§ **Twoje polecenie**
Według artykułu o grze „Błękitny Wieloryb”: przez ile dni uczestnicy otrzymują codziennie zadanie do wykonania?

======== Fragment ========

29
2022
2017-03-24

„Błękitny Wieloryb” zbiera żniwo


Do Polski dotarła już niebezpieczna gra internetowa z Rosji. Jej zadania w głównej mierze polegają na skrajnie ryzykownych zachowaniach, samookaleczaniu, a w efekcie również samobójstwie. Policja i media apelują do rodziców i opiekunów – przyjrzyjcie się swoim dzieciom.

Prokuratura Okręgowa w Szczecinie w ubiegłym tygodniu wszczęła postępowanie w sprawie samookaleczeń u trójki dzieci, prokuratura w Grodzisku Mazowieckim przesłuchuje 14-latkę, która trafiła do szpitala z samookaleczeniami w kształcie wieloryba. Śledztwo wszczęła również wielicka prokuratura po zawiadomieniu o 14-latku, który dokonał samookaleczenia, do szpitala w Gliwicach trafił zaś 15-latek z głębokimi ranami ciętymi przedramion. We wszystkich sprawach istnieje podejrzenie, iż samookaleczenia mają związek z grą „Błękitny Wieloryb”.

Gra "Błękitny wieloryb", nazywana zamiennie „Niebieskim wielorybem”, zyskała popularność wśród nastolatków m.in. w Rosji i na Ukrainie. Na czym właściwie polega? Uczestnicy po rejestracji na stronie internetowej, gdzie podają swój numer telefonu, otrzymują codziennie przez 50 dni zadanie do wykonania. Wyzwania polegają np. na skrajnie niebezpiecznych zachowaniach, oglądaniu filmów z treściami sadystycznymi, pozbawianiu się snu czy samookolaczeniu. Ostatnim zadaniem jakie otrzyma uczestnik ma być samobójczy skok z wysokiego budynku.

======== Dostarczony materiał ========

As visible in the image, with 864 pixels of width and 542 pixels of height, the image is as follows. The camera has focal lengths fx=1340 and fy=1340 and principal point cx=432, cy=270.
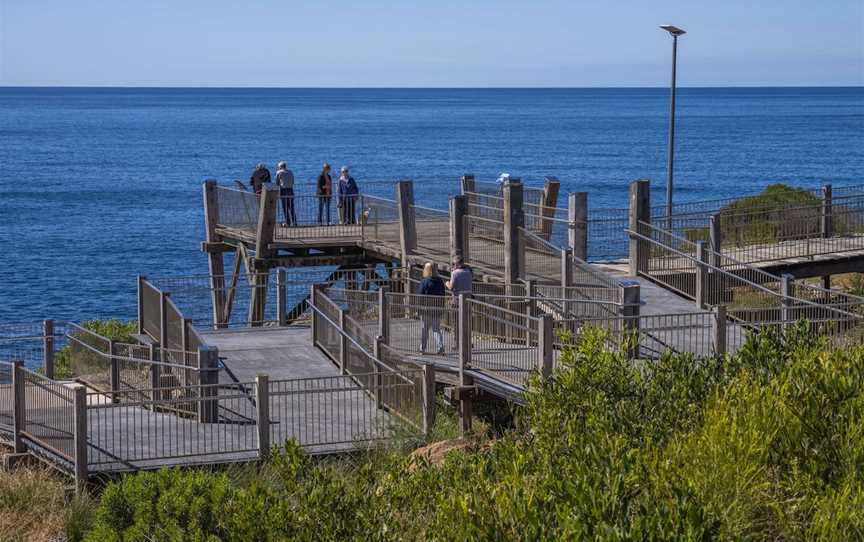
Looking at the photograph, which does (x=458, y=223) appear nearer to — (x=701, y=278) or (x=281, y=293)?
(x=281, y=293)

========

§ **Rozwiązanie**
Przez 50 dni.